### Exercise details
Reproduce each of the entries below word for word, with nothing changed.

* BEGIN *

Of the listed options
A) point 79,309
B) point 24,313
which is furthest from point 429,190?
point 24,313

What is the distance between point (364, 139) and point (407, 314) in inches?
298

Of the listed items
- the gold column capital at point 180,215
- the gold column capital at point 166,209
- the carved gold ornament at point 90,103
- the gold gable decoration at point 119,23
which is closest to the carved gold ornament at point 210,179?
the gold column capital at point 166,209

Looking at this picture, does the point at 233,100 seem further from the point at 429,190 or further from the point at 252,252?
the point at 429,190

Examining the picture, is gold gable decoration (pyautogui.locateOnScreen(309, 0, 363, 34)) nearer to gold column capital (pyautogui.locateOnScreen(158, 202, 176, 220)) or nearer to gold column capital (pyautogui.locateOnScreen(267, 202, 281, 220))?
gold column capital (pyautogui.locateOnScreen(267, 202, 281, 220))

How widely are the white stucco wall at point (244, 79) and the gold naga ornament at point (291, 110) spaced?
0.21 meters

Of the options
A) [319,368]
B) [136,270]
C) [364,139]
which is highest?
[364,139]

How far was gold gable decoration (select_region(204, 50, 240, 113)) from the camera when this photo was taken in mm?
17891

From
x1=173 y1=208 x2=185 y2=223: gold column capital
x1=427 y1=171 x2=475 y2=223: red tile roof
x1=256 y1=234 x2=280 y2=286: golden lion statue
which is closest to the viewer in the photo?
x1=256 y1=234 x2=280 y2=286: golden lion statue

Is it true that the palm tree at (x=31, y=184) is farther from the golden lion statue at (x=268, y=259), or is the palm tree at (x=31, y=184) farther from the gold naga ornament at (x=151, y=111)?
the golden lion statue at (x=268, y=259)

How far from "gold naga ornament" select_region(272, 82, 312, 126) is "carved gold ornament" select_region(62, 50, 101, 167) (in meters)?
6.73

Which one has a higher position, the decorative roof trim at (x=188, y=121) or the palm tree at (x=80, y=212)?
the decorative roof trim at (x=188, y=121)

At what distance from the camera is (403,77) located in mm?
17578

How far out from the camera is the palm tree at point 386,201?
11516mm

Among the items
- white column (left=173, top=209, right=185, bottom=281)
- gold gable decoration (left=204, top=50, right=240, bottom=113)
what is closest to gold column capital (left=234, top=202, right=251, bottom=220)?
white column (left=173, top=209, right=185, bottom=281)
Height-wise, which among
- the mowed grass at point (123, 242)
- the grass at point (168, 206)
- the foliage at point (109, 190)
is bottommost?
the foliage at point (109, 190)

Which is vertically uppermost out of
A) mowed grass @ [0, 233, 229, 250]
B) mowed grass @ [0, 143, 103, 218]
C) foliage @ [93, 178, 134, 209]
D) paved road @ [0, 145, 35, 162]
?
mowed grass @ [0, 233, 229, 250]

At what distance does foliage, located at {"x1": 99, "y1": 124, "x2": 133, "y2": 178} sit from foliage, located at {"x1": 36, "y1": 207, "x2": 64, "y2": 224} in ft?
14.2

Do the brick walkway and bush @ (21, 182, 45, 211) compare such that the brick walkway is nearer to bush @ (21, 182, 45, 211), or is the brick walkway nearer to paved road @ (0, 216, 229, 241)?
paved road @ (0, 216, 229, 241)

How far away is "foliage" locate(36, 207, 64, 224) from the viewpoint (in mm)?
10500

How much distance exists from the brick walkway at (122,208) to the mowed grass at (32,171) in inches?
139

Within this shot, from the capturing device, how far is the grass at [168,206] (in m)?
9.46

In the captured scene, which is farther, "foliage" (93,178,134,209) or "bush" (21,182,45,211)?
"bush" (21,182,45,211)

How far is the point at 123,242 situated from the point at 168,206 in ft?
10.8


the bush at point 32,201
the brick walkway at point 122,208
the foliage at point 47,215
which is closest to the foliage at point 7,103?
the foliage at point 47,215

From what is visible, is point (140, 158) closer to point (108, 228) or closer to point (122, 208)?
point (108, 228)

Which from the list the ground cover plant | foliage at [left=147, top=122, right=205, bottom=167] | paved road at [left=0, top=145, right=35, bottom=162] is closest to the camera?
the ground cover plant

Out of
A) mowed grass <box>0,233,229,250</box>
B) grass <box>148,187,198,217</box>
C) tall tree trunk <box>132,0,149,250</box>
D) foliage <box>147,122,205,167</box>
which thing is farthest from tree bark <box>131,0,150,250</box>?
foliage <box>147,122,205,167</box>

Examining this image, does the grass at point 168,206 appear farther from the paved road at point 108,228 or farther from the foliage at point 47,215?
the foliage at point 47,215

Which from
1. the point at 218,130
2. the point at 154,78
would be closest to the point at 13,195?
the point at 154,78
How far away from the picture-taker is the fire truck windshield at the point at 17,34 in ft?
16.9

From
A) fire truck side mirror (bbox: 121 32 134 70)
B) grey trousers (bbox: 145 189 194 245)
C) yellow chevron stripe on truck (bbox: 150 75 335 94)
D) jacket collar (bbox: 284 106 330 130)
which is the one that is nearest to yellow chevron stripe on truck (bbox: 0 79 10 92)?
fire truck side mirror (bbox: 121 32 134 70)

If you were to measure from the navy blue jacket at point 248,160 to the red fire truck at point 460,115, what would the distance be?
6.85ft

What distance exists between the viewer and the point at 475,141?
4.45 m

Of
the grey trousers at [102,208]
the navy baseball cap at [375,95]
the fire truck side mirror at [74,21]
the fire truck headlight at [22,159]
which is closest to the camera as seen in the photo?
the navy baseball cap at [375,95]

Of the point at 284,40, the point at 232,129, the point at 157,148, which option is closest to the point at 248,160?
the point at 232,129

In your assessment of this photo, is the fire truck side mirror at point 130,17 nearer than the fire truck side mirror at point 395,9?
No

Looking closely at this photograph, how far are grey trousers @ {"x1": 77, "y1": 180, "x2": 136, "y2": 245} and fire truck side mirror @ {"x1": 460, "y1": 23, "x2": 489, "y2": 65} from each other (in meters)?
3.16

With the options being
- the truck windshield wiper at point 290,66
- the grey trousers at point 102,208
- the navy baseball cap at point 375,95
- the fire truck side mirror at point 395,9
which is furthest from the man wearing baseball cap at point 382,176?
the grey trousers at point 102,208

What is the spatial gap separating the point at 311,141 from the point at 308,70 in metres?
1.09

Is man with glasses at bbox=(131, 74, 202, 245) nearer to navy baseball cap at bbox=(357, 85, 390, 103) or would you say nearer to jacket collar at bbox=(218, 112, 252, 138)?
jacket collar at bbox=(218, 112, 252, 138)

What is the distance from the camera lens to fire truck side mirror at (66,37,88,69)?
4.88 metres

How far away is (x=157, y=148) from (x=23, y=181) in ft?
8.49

* END *

### Output
Of the listed options
A) point 79,309
B) point 24,313
which is furthest from point 429,190?
point 24,313

What is the distance between point (364, 139) and point (407, 314) in inches?
298

Of the listed items
- the gold column capital at point 180,215
- the gold column capital at point 166,209
- the carved gold ornament at point 90,103
- the gold gable decoration at point 119,23
which is closest to the carved gold ornament at point 210,179?
the gold column capital at point 166,209

Looking at this picture, does the point at 233,100 seem further from the point at 429,190 or further from the point at 252,252?
the point at 429,190

Examining the picture, is gold gable decoration (pyautogui.locateOnScreen(309, 0, 363, 34)) nearer to gold column capital (pyautogui.locateOnScreen(158, 202, 176, 220)) or nearer to gold column capital (pyautogui.locateOnScreen(267, 202, 281, 220))?
gold column capital (pyautogui.locateOnScreen(267, 202, 281, 220))

How widely are the white stucco wall at point (244, 79) and the gold naga ornament at point (291, 110) spaced?
0.21 meters

Of the options
A) [319,368]
B) [136,270]
C) [364,139]
which is highest?
[364,139]

How far was gold gable decoration (select_region(204, 50, 240, 113)) from the camera when this photo was taken in mm?
17891

From
x1=173 y1=208 x2=185 y2=223: gold column capital
x1=427 y1=171 x2=475 y2=223: red tile roof
x1=256 y1=234 x2=280 y2=286: golden lion statue
which is closest to the viewer in the photo?
x1=256 y1=234 x2=280 y2=286: golden lion statue

Is it true that the palm tree at (x=31, y=184) is farther from the golden lion statue at (x=268, y=259), or is the palm tree at (x=31, y=184) farther from the gold naga ornament at (x=151, y=111)?
the golden lion statue at (x=268, y=259)

How far from "gold naga ornament" select_region(272, 82, 312, 126) is "carved gold ornament" select_region(62, 50, 101, 167) (in meters)?
6.73

Which one has a higher position, the decorative roof trim at (x=188, y=121) or the palm tree at (x=80, y=212)?
the decorative roof trim at (x=188, y=121)

At what distance from the camera is (403,77) located in mm?
17578

How far out from the camera is the palm tree at point 386,201?
11516mm

Among the items
- white column (left=173, top=209, right=185, bottom=281)
- gold gable decoration (left=204, top=50, right=240, bottom=113)
what is closest to gold column capital (left=234, top=202, right=251, bottom=220)?
white column (left=173, top=209, right=185, bottom=281)
Height-wise, which among
- the mowed grass at point (123, 242)
- the grass at point (168, 206)
- the foliage at point (109, 190)
is bottommost?
the foliage at point (109, 190)

Which is vertically uppermost out of
A) mowed grass @ [0, 233, 229, 250]
B) mowed grass @ [0, 143, 103, 218]
C) foliage @ [93, 178, 134, 209]
D) paved road @ [0, 145, 35, 162]
?
mowed grass @ [0, 233, 229, 250]

At what distance does foliage, located at {"x1": 99, "y1": 124, "x2": 133, "y2": 178} sit from foliage, located at {"x1": 36, "y1": 207, "x2": 64, "y2": 224} in ft?
14.2

Do the brick walkway and bush @ (21, 182, 45, 211) compare such that the brick walkway is nearer to bush @ (21, 182, 45, 211), or is the brick walkway nearer to paved road @ (0, 216, 229, 241)?
paved road @ (0, 216, 229, 241)

How far away is "foliage" locate(36, 207, 64, 224) from the viewpoint (in mm)?
10500

How much distance exists from the brick walkway at (122,208) to the mowed grass at (32,171) in inches?
139

Within this shot, from the capturing device, how far is the grass at [168,206] (in m)?
9.46

In the captured scene, which is farther, "foliage" (93,178,134,209) or "bush" (21,182,45,211)?
"bush" (21,182,45,211)

How far is the point at 123,242 situated from the point at 168,206 in ft?
10.8


the bush at point 32,201
the brick walkway at point 122,208
the foliage at point 47,215
which is closest to the foliage at point 7,103?
the foliage at point 47,215

From what is visible, is point (140, 158) closer to point (108, 228) or closer to point (122, 208)?
point (108, 228)

Which from the list the ground cover plant | foliage at [left=147, top=122, right=205, bottom=167] | paved road at [left=0, top=145, right=35, bottom=162] is closest to the camera?
the ground cover plant

Out of
A) mowed grass <box>0,233,229,250</box>
B) grass <box>148,187,198,217</box>
C) tall tree trunk <box>132,0,149,250</box>
D) foliage <box>147,122,205,167</box>
which thing is farthest from tree bark <box>131,0,150,250</box>?
foliage <box>147,122,205,167</box>

Examining this image, does the grass at point 168,206 appear farther from the paved road at point 108,228 or farther from the foliage at point 47,215?
the foliage at point 47,215

Which from
1. the point at 218,130
2. the point at 154,78
would be closest to the point at 13,195?
the point at 154,78
How far away from the picture-taker is the fire truck windshield at the point at 17,34 in ft?
16.9

From
A) fire truck side mirror (bbox: 121 32 134 70)
B) grey trousers (bbox: 145 189 194 245)
C) yellow chevron stripe on truck (bbox: 150 75 335 94)
D) jacket collar (bbox: 284 106 330 130)
which is the one that is nearest to yellow chevron stripe on truck (bbox: 0 79 10 92)?
fire truck side mirror (bbox: 121 32 134 70)

If you were to measure from the navy blue jacket at point 248,160 to the red fire truck at point 460,115, what would the distance be?
6.85ft

What distance exists between the viewer and the point at 475,141?
4.45 m

Of
the grey trousers at [102,208]
the navy baseball cap at [375,95]
the fire truck side mirror at [74,21]
the fire truck headlight at [22,159]
which is closest to the camera as seen in the photo?
the navy baseball cap at [375,95]

Of the point at 284,40, the point at 232,129, the point at 157,148, which option is closest to the point at 248,160?
the point at 232,129

In your assessment of this photo, is the fire truck side mirror at point 130,17 nearer than the fire truck side mirror at point 395,9?
No

Looking closely at this photograph, how far are grey trousers @ {"x1": 77, "y1": 180, "x2": 136, "y2": 245} and fire truck side mirror @ {"x1": 460, "y1": 23, "x2": 489, "y2": 65} from each other (in meters)?
3.16

With the options being
- the truck windshield wiper at point 290,66
- the grey trousers at point 102,208
- the navy baseball cap at point 375,95
- the fire truck side mirror at point 395,9
which is furthest from the man wearing baseball cap at point 382,176?
the grey trousers at point 102,208

What is the spatial gap separating the point at 311,141 from the point at 308,70 in metres?
1.09

Is man with glasses at bbox=(131, 74, 202, 245) nearer to navy baseball cap at bbox=(357, 85, 390, 103) or would you say nearer to jacket collar at bbox=(218, 112, 252, 138)?
jacket collar at bbox=(218, 112, 252, 138)

What is the distance from the camera lens to fire truck side mirror at (66,37,88,69)?
4.88 metres

How far away is (x=157, y=148) from (x=23, y=181) in ft?
8.49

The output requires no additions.